Things to do:
- A) How would you render this sentence from the JJY simulator write-up in German: "JJY transmits time as Binary Coded Decimal (BCD) pulses on a 40 kHz carrier wave."?
- B) From the JJY simulator write-up, extract the part that opens with the words containing "I have a Muji" and closes with "was the 1990s.".
- C) In the JJY simulator write-up, how long is the carrier cut off to signal a binary 1?
*** Text block ***
JJY Signal Simulator with ESP32 — 5m Range DIY Build

I have a Muji radio-controlled clock on my desk in Poland. It’s designed to sync itself automatically every night — but it can’t. The clock is hardwired to listen for the JJY longwave signal broadcast from Japan at 40 kHz, and that signal never reaches Europe. So the clock sat there, a self-correcting device that couldn’t correct itself, updated by hand like it was the 1990s.

The fix was to bring the signal to it: a local transmitter that synthesizes the JJY protocol, strong enough to reach the clock from another room.

How JJY Works

JJY transmits time as Binary Coded Decimal (BCD) pulses on a 40 kHz carrier wave. Each second, the carrier is briefly cut into one of three pulse widths:

200ms off — position marker
500ms off — binary 1
800ms off — binary 0

A full minute of these pulses encodes the current time: hours, minutes, day of year, and year. The clock’s receiver listens for this pattern on a nightly schedule and sets itself to the exact second. The protocol is well-documented and the ESP32’s PWM timers can generate the 40 kHz carrier and chop it precisely — no specialized RF hardware needed. The only challenge is generating enough magnetic field strength to reach a clock more than a few centimeters away.
*** End of Text block ***
*** Data to examine ***
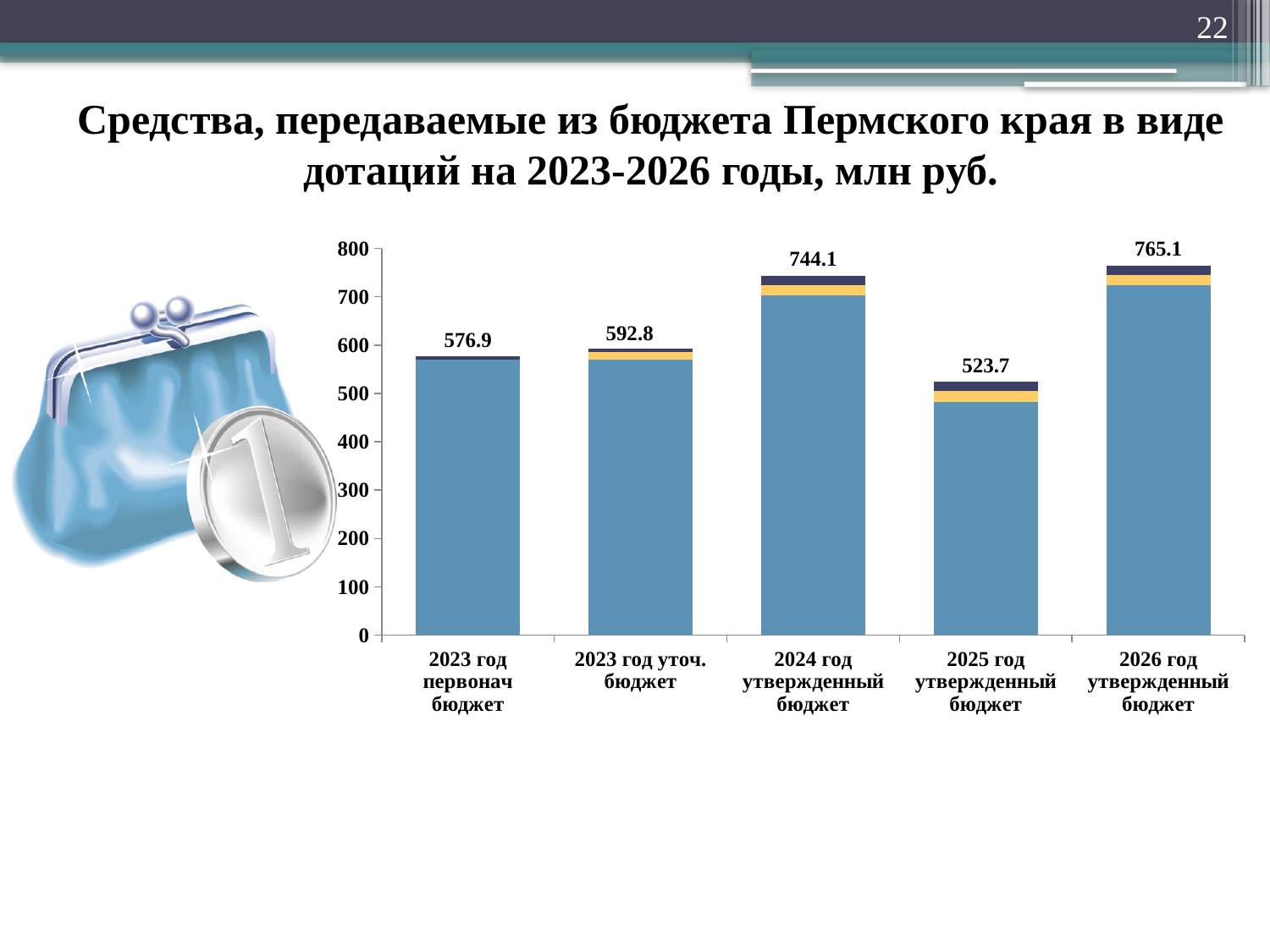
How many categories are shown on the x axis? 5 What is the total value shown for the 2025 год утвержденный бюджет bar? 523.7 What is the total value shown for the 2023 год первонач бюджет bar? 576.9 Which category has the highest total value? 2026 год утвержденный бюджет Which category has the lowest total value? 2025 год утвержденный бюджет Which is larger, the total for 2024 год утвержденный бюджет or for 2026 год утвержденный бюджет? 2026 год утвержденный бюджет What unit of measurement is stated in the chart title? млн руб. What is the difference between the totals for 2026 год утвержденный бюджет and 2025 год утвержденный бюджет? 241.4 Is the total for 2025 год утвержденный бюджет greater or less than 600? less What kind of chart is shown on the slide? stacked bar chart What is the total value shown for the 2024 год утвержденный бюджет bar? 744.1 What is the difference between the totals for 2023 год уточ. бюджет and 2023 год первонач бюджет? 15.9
*** End of Data to examine ***
*** Data to examine ***
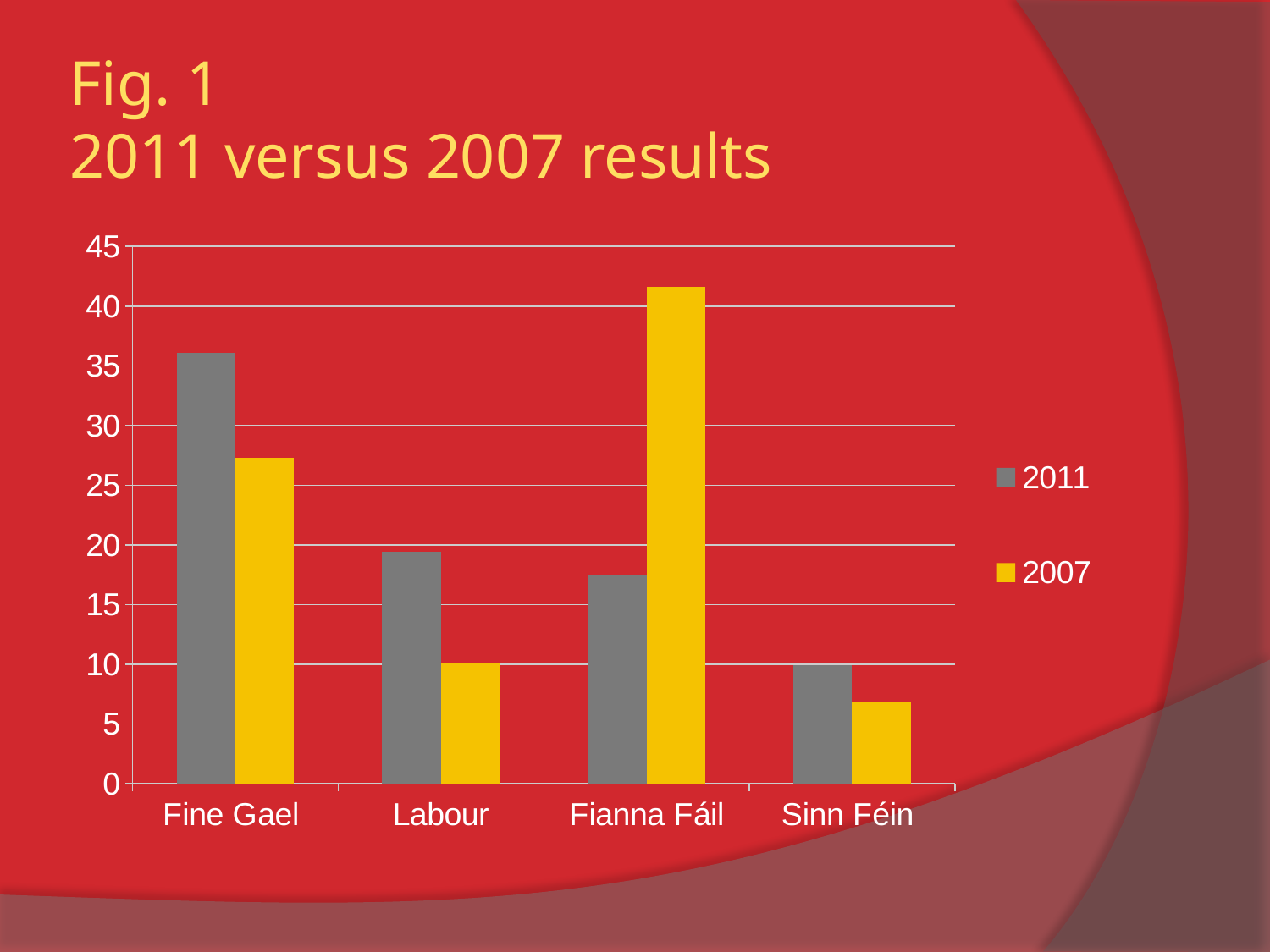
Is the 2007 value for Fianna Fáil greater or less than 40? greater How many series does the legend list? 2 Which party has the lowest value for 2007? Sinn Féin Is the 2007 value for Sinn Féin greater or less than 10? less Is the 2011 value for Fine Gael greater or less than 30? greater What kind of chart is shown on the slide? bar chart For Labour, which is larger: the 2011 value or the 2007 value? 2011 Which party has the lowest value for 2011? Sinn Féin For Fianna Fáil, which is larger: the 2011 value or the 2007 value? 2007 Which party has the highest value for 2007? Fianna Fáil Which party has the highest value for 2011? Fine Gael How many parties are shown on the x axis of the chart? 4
*** End of Data to examine ***
Answers below:
- A) JJY überträgt die Zeit als BCD-Impulse (Binary Coded Decimal) auf einer 40-kHz-Trägerwelle.

- B)
I have a Muji radio-controlled clock on my desk in Poland. It’s designed to sync itself automatically every night — but it can’t. The clock is hardwired to listen for the JJY longwave signal broadcast from Japan at 40 kHz, and that signal never reaches Europe. So the clock sat there, a self-correcting device that couldn’t correct itself, updated by hand like it was the 1990s.

- C) 500ms